§ TASK STATEMENT
Print the material below word for word, keeping every line in its original order.
------------------------------------------------
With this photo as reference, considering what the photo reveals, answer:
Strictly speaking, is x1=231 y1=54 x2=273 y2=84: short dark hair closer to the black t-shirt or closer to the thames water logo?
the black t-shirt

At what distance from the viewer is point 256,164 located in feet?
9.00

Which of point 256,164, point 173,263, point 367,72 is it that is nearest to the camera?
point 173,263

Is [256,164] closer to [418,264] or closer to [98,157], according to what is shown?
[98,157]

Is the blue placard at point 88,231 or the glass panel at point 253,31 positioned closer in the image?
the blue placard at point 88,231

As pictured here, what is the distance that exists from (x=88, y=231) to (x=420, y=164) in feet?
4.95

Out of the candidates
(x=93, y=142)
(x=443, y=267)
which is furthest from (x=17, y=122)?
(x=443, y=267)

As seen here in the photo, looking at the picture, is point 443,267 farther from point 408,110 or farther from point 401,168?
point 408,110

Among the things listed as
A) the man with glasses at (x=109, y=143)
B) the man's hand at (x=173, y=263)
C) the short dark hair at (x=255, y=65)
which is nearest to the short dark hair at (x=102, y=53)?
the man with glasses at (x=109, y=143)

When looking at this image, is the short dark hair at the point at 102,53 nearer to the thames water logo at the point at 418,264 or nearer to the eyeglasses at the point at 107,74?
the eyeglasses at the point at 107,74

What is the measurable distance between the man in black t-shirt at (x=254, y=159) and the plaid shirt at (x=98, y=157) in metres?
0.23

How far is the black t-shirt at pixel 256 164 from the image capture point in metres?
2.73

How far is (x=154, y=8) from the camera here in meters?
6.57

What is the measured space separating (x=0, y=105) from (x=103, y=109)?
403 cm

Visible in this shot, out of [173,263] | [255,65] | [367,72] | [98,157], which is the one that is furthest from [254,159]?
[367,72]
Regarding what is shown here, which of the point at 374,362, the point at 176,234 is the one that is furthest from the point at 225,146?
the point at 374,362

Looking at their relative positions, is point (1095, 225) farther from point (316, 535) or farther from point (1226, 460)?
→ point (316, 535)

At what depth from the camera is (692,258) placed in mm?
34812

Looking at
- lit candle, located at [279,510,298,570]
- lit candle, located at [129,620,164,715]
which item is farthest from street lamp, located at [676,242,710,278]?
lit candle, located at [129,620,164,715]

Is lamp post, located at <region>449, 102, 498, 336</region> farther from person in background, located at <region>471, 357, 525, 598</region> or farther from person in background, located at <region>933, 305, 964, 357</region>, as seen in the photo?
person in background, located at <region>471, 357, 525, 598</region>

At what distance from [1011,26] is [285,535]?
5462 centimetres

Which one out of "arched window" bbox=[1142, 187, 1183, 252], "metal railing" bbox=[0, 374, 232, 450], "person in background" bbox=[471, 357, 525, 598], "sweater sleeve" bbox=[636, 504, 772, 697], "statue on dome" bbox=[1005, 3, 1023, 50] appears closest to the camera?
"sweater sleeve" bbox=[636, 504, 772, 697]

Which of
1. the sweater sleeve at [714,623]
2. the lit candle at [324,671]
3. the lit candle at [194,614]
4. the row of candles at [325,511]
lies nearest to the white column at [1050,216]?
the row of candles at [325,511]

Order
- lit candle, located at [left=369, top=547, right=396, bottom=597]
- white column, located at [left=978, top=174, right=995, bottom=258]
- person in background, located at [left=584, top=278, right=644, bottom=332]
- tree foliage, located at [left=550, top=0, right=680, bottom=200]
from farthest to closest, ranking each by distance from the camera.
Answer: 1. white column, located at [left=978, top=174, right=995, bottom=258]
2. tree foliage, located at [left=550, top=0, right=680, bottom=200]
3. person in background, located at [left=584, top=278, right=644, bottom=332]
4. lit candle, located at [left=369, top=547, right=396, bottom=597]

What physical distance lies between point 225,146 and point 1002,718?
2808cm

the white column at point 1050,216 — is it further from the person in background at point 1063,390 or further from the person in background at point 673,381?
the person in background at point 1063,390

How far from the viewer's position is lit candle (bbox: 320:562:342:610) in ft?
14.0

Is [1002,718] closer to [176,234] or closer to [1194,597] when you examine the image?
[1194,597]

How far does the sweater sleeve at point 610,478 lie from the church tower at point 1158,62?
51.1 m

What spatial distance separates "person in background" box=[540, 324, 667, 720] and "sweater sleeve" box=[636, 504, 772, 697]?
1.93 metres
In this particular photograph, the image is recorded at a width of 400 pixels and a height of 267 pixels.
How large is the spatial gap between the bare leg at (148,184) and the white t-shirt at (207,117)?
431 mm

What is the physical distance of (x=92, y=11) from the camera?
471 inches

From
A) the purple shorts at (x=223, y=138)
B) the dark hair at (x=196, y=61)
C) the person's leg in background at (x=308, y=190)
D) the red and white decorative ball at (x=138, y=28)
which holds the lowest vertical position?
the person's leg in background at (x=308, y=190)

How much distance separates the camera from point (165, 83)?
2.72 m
------------------------------------------------
§ SOLUTION FOR THIS EXERCISE
With this photo as reference, considering what the photo reveals, answer:
Strictly speaking, is x1=231 y1=54 x2=273 y2=84: short dark hair closer to the black t-shirt or closer to the thames water logo?
the black t-shirt

At what distance from the viewer is point 256,164 located in feet?
9.00

Which of point 256,164, point 173,263, point 367,72 is it that is nearest to the camera?
point 173,263

Is [256,164] closer to [418,264] or closer to [98,157], according to what is shown?
[98,157]

Is the blue placard at point 88,231 or the glass panel at point 253,31 positioned closer in the image?
the blue placard at point 88,231

As pictured here, what is the distance that exists from (x=88, y=231) to (x=420, y=164) in feet?
4.95

Out of the candidates
(x=93, y=142)
(x=443, y=267)
which is furthest from (x=17, y=122)?
(x=443, y=267)

As seen here in the photo, looking at the picture, is point 443,267 farther from point 408,110 or farther from point 401,168?
point 408,110

Among the things listed as
A) the man with glasses at (x=109, y=143)
B) the man's hand at (x=173, y=263)
C) the short dark hair at (x=255, y=65)
which is nearest to the short dark hair at (x=102, y=53)?
the man with glasses at (x=109, y=143)

When looking at this image, is the short dark hair at the point at 102,53 nearer to the thames water logo at the point at 418,264 or nearer to the eyeglasses at the point at 107,74?
the eyeglasses at the point at 107,74

What is the measurable distance between the man in black t-shirt at (x=254, y=159) and the plaid shirt at (x=98, y=157) in metres?
0.23

How far is the black t-shirt at pixel 256 164 from the image capture point in metres?
2.73

How far is (x=154, y=8) from the camera here in meters?
6.57

What is the measured space separating (x=0, y=105) from (x=103, y=109)?
403 cm

Visible in this shot, out of [173,263] | [255,65] | [367,72] | [98,157], which is the one that is furthest from [254,159]?
[367,72]
Regarding what is shown here, which of the point at 374,362, the point at 176,234 is the one that is furthest from the point at 225,146?
the point at 374,362

Looking at their relative positions, is point (1095, 225) farther from point (316, 535) or farther from point (1226, 460)?
→ point (316, 535)

At what depth from the camera is (692,258) placed in mm?
34812

Looking at
- lit candle, located at [279,510,298,570]
- lit candle, located at [129,620,164,715]
which item is farthest from street lamp, located at [676,242,710,278]?
lit candle, located at [129,620,164,715]

Is lamp post, located at <region>449, 102, 498, 336</region> farther from person in background, located at <region>471, 357, 525, 598</region> or farther from person in background, located at <region>933, 305, 964, 357</region>, as seen in the photo?
person in background, located at <region>471, 357, 525, 598</region>

At what distance from [1011,26] is [285,535]?
5462 centimetres

Which one out of "arched window" bbox=[1142, 187, 1183, 252], "metal railing" bbox=[0, 374, 232, 450], "person in background" bbox=[471, 357, 525, 598], "sweater sleeve" bbox=[636, 504, 772, 697], "statue on dome" bbox=[1005, 3, 1023, 50] appears closest to the camera?
"sweater sleeve" bbox=[636, 504, 772, 697]

Which of
1. the sweater sleeve at [714,623]
2. the lit candle at [324,671]
3. the lit candle at [194,614]
4. the row of candles at [325,511]
lies nearest to the white column at [1050,216]?
the row of candles at [325,511]

Order
- lit candle, located at [left=369, top=547, right=396, bottom=597]
- white column, located at [left=978, top=174, right=995, bottom=258]
- person in background, located at [left=584, top=278, right=644, bottom=332]
- tree foliage, located at [left=550, top=0, right=680, bottom=200]
from farthest to closest, ranking each by distance from the camera.
Answer: 1. white column, located at [left=978, top=174, right=995, bottom=258]
2. tree foliage, located at [left=550, top=0, right=680, bottom=200]
3. person in background, located at [left=584, top=278, right=644, bottom=332]
4. lit candle, located at [left=369, top=547, right=396, bottom=597]

What physical distance lies between point 225,146 and point 1002,718?
2808cm

the white column at point 1050,216 — is it further from the person in background at point 1063,390 or further from the person in background at point 673,381?
the person in background at point 1063,390

How far from the viewer's position is lit candle (bbox: 320:562:342:610) in ft?
14.0

Is [1002,718] closer to [176,234] or closer to [1194,597] when you examine the image?
[1194,597]

How far does the sweater sleeve at point 610,478 lie from the church tower at point 1158,62?
51.1 m

What spatial distance separates "person in background" box=[540, 324, 667, 720] and "sweater sleeve" box=[636, 504, 772, 697]?
1.93 metres
In this particular photograph, the image is recorded at a width of 400 pixels and a height of 267 pixels.
How large is the spatial gap between the bare leg at (148,184) and the white t-shirt at (207,117)?
431 mm

What is the physical distance of (x=92, y=11) from the camera?
471 inches

From
A) the purple shorts at (x=223, y=138)
B) the dark hair at (x=196, y=61)
C) the person's leg in background at (x=308, y=190)
D) the red and white decorative ball at (x=138, y=28)
which holds the lowest vertical position?
the person's leg in background at (x=308, y=190)

How much distance separates the camera from point (165, 83)?
2.72 m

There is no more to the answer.